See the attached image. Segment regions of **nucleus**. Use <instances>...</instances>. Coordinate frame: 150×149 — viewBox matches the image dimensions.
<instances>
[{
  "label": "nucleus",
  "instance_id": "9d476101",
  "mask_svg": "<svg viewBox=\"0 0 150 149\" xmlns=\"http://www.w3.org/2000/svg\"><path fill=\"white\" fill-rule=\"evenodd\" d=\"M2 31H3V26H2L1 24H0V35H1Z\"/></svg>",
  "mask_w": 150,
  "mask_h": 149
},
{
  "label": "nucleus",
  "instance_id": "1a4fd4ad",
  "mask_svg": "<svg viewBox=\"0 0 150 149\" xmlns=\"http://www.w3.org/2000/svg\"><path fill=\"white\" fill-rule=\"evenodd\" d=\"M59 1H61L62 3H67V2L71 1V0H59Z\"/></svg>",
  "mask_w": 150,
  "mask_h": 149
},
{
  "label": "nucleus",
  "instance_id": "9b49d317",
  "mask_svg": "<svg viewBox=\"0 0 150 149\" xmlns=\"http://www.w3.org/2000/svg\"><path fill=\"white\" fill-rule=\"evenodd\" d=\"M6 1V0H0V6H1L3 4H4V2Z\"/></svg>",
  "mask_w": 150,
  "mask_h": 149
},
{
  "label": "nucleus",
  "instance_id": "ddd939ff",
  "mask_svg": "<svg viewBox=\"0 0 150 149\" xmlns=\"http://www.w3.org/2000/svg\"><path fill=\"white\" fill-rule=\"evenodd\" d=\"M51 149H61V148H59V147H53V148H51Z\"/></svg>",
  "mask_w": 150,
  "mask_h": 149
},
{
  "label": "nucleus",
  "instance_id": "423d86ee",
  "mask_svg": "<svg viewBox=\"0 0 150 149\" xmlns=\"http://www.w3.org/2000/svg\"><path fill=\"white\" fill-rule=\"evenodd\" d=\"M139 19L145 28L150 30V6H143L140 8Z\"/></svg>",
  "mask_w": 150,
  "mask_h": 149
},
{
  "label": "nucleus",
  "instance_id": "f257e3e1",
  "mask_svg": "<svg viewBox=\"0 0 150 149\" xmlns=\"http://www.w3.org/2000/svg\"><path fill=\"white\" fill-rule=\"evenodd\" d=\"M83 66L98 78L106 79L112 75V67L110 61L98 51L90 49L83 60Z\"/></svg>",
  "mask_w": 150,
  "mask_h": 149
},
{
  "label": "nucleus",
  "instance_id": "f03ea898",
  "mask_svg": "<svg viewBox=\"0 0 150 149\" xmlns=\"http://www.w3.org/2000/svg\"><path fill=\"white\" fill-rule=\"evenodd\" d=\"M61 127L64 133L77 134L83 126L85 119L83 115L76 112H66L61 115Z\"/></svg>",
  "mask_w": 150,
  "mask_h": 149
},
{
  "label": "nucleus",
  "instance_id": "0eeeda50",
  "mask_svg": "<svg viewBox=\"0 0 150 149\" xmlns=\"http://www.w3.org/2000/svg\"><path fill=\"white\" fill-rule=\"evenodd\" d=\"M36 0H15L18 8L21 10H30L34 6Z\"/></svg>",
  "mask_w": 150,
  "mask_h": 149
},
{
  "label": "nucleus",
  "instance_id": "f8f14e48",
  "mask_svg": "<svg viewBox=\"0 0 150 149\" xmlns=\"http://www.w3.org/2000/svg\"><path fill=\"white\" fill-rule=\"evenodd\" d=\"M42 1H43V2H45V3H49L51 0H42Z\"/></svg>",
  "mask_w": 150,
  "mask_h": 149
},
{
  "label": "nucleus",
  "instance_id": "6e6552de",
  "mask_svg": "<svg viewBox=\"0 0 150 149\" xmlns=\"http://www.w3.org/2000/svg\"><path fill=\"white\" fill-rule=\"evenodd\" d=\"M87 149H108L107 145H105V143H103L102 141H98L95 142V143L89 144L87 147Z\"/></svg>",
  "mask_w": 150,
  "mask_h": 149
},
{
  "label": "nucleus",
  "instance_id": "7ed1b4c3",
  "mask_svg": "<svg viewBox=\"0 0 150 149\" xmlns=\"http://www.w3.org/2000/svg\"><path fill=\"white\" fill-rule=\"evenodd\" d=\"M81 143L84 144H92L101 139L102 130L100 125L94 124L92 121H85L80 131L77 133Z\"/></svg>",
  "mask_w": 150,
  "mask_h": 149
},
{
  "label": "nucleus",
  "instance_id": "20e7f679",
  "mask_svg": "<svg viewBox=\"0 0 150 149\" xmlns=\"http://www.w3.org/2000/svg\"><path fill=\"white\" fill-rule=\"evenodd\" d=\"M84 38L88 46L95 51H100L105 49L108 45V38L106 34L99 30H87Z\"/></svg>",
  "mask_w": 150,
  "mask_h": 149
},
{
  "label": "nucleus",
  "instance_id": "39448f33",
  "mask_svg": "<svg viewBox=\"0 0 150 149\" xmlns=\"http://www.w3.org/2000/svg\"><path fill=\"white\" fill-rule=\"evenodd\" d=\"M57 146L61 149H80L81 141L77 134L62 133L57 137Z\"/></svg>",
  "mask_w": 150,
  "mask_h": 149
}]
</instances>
* * *
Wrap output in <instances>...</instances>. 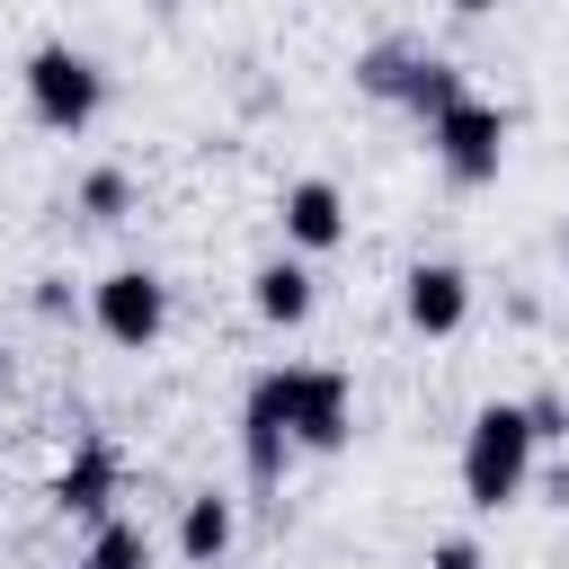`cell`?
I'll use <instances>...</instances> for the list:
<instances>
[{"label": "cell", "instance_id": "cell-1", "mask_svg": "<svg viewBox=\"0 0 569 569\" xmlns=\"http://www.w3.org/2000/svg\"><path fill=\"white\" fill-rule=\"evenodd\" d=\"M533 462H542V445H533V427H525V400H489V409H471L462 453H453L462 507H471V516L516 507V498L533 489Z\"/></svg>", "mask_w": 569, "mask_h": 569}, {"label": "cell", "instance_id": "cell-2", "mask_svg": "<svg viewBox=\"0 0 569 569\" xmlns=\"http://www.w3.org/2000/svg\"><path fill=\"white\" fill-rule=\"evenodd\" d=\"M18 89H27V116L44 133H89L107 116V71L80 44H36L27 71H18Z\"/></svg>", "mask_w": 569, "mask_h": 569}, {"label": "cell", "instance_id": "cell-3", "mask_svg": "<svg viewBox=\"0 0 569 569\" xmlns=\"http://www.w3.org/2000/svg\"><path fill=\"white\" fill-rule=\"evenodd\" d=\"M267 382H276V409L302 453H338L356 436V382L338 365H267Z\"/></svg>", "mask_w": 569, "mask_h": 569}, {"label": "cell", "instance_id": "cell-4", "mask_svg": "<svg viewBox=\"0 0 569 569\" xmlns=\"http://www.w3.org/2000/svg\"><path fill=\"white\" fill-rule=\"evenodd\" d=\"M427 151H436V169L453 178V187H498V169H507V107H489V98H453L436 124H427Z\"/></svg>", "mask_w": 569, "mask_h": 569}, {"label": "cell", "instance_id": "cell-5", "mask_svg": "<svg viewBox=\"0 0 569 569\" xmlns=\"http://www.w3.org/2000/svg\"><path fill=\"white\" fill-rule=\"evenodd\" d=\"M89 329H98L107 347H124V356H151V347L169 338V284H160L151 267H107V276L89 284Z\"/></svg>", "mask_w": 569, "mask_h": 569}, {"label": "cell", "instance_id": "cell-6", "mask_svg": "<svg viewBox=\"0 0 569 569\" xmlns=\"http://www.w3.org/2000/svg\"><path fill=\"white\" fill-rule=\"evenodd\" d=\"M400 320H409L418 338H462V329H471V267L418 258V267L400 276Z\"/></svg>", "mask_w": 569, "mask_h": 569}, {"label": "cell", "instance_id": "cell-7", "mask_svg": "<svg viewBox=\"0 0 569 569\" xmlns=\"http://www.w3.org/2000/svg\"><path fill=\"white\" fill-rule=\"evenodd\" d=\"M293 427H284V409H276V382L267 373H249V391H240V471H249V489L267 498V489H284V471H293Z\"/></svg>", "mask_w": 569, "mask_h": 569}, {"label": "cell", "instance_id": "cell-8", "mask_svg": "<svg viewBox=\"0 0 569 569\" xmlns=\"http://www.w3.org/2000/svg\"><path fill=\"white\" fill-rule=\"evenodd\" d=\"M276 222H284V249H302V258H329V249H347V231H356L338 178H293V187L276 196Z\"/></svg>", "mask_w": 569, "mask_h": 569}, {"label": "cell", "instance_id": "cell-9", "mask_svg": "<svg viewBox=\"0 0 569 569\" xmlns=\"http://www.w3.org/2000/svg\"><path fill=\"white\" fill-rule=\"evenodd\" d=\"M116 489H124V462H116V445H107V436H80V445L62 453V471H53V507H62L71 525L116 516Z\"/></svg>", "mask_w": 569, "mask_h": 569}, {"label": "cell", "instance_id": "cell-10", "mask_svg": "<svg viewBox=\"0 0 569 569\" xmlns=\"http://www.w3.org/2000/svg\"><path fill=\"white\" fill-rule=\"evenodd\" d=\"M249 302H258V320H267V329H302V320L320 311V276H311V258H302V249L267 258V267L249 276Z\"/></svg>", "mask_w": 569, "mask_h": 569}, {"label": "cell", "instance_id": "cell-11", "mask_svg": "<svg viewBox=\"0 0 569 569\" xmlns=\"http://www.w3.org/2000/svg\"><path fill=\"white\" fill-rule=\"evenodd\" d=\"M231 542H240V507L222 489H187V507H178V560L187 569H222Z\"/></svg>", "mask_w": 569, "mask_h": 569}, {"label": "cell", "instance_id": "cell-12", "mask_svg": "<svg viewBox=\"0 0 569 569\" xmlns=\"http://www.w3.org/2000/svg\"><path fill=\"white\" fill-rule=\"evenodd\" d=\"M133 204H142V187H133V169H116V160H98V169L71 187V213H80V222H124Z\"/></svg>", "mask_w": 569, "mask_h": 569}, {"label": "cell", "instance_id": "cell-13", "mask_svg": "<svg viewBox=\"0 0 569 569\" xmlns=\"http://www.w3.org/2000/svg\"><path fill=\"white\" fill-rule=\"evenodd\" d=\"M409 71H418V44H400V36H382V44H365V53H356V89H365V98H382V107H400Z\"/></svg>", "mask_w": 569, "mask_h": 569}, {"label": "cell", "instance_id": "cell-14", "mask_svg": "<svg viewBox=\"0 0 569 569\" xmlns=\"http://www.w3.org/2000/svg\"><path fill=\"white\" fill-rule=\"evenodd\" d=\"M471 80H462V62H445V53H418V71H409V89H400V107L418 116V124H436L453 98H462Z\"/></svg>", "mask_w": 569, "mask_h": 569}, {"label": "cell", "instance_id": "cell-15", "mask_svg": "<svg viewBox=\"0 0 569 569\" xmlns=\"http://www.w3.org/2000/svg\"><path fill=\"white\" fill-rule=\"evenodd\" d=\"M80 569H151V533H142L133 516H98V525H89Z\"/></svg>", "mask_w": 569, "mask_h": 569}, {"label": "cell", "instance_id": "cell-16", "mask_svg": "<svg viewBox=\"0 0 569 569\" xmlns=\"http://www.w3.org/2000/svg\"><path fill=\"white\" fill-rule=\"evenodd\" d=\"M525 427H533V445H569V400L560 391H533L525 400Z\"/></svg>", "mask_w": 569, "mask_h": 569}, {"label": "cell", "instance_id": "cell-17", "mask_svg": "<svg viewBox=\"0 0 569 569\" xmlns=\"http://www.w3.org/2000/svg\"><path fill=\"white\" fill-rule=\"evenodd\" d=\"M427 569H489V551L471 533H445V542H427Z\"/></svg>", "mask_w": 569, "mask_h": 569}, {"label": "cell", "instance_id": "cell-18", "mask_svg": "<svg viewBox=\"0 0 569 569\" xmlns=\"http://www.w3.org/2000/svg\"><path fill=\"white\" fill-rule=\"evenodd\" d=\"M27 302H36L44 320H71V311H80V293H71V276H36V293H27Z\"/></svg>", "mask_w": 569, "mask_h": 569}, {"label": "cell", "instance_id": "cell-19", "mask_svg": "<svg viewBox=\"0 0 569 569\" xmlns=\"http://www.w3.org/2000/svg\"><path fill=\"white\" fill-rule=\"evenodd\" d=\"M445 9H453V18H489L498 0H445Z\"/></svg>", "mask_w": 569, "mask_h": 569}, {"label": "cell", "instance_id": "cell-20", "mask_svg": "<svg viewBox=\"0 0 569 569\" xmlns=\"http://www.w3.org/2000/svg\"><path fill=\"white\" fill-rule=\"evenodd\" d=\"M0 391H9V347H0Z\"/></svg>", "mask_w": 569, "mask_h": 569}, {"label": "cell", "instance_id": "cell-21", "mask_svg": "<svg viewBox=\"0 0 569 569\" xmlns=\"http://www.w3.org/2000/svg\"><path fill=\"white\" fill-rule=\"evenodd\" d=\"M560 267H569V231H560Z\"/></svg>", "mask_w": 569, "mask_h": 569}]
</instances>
---
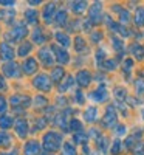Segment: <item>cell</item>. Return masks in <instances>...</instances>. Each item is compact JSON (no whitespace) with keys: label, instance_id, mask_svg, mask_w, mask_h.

# REQUEST
Gather every line of the records that contains the word "regions", matching its case exactly.

# ANSWER TO THIS EXERCISE
See the attached image. Segment regions of **nucleus**. Use <instances>...</instances>. Coordinate frame: 150×149 — viewBox matches the image dimensions.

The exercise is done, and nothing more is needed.